• _WRITTEN INSTRUCTION_
Count the lines in the records below that contain the string "forest", treating uppercase and lowercase as different. Reply with the number alone.

• _AVAILABLE DATA_

##########

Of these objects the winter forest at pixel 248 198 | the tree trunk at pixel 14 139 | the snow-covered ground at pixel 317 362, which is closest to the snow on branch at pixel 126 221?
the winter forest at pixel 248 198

##########

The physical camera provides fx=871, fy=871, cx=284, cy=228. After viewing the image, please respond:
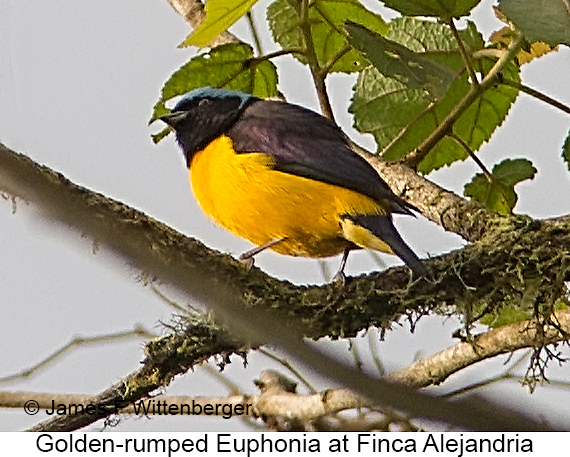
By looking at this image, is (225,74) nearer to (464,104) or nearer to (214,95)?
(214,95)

##########

• _OUTPUT FOR THIS EXERCISE_
2